* Entries shown
==============================

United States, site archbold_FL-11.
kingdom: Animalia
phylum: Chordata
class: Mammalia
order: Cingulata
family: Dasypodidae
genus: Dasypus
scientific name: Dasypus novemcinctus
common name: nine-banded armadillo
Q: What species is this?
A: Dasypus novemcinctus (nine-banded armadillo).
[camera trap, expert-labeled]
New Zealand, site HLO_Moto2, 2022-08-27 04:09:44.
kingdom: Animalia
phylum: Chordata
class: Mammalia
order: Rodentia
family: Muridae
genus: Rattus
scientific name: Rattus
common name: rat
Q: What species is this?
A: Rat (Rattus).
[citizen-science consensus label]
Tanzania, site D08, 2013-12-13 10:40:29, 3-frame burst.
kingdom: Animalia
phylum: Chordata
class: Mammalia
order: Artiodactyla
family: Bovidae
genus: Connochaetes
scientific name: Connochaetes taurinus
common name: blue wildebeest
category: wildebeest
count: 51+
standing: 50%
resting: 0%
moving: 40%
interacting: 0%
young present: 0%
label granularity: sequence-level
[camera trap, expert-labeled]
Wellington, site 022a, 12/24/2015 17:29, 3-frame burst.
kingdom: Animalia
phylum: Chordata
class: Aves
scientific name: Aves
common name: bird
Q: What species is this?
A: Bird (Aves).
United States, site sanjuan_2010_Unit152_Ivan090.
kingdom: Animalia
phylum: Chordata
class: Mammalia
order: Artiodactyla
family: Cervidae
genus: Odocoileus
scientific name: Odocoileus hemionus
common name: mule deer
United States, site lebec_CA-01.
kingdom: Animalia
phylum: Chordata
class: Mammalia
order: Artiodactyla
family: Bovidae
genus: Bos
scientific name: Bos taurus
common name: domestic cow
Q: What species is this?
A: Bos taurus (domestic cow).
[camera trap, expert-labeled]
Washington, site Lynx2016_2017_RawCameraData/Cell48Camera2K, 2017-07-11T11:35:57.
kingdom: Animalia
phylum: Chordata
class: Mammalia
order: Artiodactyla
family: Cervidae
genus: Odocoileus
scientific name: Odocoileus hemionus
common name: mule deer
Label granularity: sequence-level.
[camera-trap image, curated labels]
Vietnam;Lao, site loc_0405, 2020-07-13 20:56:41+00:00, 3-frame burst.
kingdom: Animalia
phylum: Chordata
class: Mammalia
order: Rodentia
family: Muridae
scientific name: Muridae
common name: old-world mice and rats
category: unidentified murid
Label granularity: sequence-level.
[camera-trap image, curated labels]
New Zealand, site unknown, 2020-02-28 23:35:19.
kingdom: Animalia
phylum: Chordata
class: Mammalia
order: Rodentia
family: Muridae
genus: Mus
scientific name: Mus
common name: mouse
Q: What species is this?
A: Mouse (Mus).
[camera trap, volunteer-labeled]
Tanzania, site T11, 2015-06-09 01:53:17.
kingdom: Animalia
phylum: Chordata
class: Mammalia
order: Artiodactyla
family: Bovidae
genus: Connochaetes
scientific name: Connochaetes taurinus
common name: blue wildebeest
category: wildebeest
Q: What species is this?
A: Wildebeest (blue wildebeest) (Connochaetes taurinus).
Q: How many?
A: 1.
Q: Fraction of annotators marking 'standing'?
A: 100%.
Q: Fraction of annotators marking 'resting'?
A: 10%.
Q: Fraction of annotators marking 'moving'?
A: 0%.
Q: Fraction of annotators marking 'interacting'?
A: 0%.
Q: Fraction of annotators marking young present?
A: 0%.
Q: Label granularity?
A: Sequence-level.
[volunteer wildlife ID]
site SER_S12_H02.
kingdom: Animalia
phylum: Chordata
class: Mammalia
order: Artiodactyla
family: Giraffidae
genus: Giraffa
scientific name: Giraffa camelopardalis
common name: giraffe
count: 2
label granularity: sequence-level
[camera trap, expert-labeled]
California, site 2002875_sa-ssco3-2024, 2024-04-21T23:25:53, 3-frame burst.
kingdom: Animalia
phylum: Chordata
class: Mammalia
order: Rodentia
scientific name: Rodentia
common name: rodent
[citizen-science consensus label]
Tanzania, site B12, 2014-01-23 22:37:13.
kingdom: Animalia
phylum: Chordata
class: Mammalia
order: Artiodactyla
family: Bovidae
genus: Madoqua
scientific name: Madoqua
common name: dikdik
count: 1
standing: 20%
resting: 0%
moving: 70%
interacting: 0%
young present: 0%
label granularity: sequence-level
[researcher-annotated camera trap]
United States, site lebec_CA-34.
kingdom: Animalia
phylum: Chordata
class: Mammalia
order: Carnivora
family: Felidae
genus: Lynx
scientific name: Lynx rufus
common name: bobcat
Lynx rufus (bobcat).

==============================

Make an exact copy of every line in the data.

United States, site archbold_FL-11.
kingdom: Animalia
phylum: Chordata
class: Mammalia
order: Cingulata
family: Dasypodidae
genus: Dasypus
scientific name: Dasypus novemcinctus
common name: nine-banded armadillo
Q: What species is this?
A: Dasypus novemcinctus (nine-banded armadillo).
[camera trap, expert-labeled]
New Zealand, site HLO_Moto2, 2022-08-27 04:09:44.
kingdom: Animalia
phylum: Chordata
class: Mammalia
order: Rodentia
family: Muridae
genus: Rattus
scientific name: Rattus
common name: rat
Q: What species is this?
A: Rat (Rattus).
[citizen-science consensus label]
Tanzania, site D08, 2013-12-13 10:40:29, 3-frame burst.
kingdom: Animalia
phylum: Chordata
class: Mammalia
order: Artiodactyla
family: Bovidae
genus: Connochaetes
scientific name: Connochaetes taurinus
common name: blue wildebeest
category: wildebeest
count: 51+
standing: 50%
resting: 0%
moving: 40%
interacting: 0%
young present: 0%
label granularity: sequence-level
[camera trap, expert-labeled]
Wellington, site 022a, 12/24/2015 17:29, 3-frame burst.
kingdom: Animalia
phylum: Chordata
class: Aves
scientific name: Aves
common name: bird
Q: What species is this?
A: Bird (Aves).
United States, site sanjuan_2010_Unit152_Ivan090.
kingdom: Animalia
phylum: Chordata
class: Mammalia
order: Artiodactyla
family: Cervidae
genus: Odocoileus
scientific name: Odocoileus hemionus
common name: mule deer
United States, site lebec_CA-01.
kingdom: Animalia
phylum: Chordata
class: Mammalia
order: Artiodactyla
family: Bovidae
genus: Bos
scientific name: Bos taurus
common name: domestic cow
Q: What species is this?
A: Bos taurus (domestic cow).
[camera trap, expert-labeled]
Washington, site Lynx2016_2017_RawCameraData/Cell48Camera2K, 2017-07-11T11:35:57.
kingdom: Animalia
phylum: Chordata
class: Mammalia
order: Artiodactyla
family: Cervidae
genus: Odocoileus
scientific name: Odocoileus hemionus
common name: mule deer
Label granularity: sequence-level.
[camera-trap image, curated labels]
Vietnam;Lao, site loc_0405, 2020-07-13 20:56:41+00:00, 3-frame burst.
kingdom: Animalia
phylum: Chordata
class: Mammalia
order: Rodentia
family: Muridae
scientific name: Muridae
common name: old-world mice and rats
category: unidentified murid
Label granularity: sequence-level.
[camera-trap image, curated labels]
New Zealand, site unknown, 2020-02-28 23:35:19.
kingdom: Animalia
phylum: Chordata
class: Mammalia
order: Rodentia
family: Muridae
genus: Mus
scientific name: Mus
common name: mouse
Q: What species is this?
A: Mouse (Mus).
[camera trap, volunteer-labeled]
Tanzania, site T11, 2015-06-09 01:53:17.
kingdom: Animalia
phylum: Chordata
class: Mammalia
order: Artiodactyla
family: Bovidae
genus: Connochaetes
scientific name: Connochaetes taurinus
common name: blue wildebeest
category: wildebeest
Q: What species is this?
A: Wildebeest (blue wildebeest) (Connochaetes taurinus).
Q: How many?
A: 1.
Q: Fraction of annotators marking 'standing'?
A: 100%.
Q: Fraction of annotators marking 'resting'?
A: 10%.
Q: Fraction of annotators marking 'moving'?
A: 0%.
Q: Fraction of annotators marking 'interacting'?
A: 0%.
Q: Fraction of annotators marking young present?
A: 0%.
Q: Label granularity?
A: Sequence-level.
[volunteer wildlife ID]
site SER_S12_H02.
kingdom: Animalia
phylum: Chordata
class: Mammalia
order: Artiodactyla
family: Giraffidae
genus: Giraffa
scientific name: Giraffa camelopardalis
common name: giraffe
count: 2
label granularity: sequence-level
[camera trap, expert-labeled]
California, site 2002875_sa-ssco3-2024, 2024-04-21T23:25:53, 3-frame burst.
kingdom: Animalia
phylum: Chordata
class: Mammalia
order: Rodentia
scientific name: Rodentia
common name: rodent
[citizen-science consensus label]
Tanzania, site B12, 2014-01-23 22:37:13.
kingdom: Animalia
phylum: Chordata
class: Mammalia
order: Artiodactyla
family: Bovidae
genus: Madoqua
scientific name: Madoqua
common name: dikdik
count: 1
standing: 20%
resting: 0%
moving: 70%
interacting: 0%
young present: 0%
label granularity: sequence-level
[researcher-annotated camera trap]
United States, site lebec_CA-34.
kingdom: Animalia
phylum: Chordata
class: Mammalia
order: Carnivora
family: Felidae
genus: Lynx
scientific name: Lynx rufus
common name: bobcat
Lynx rufus (bobcat).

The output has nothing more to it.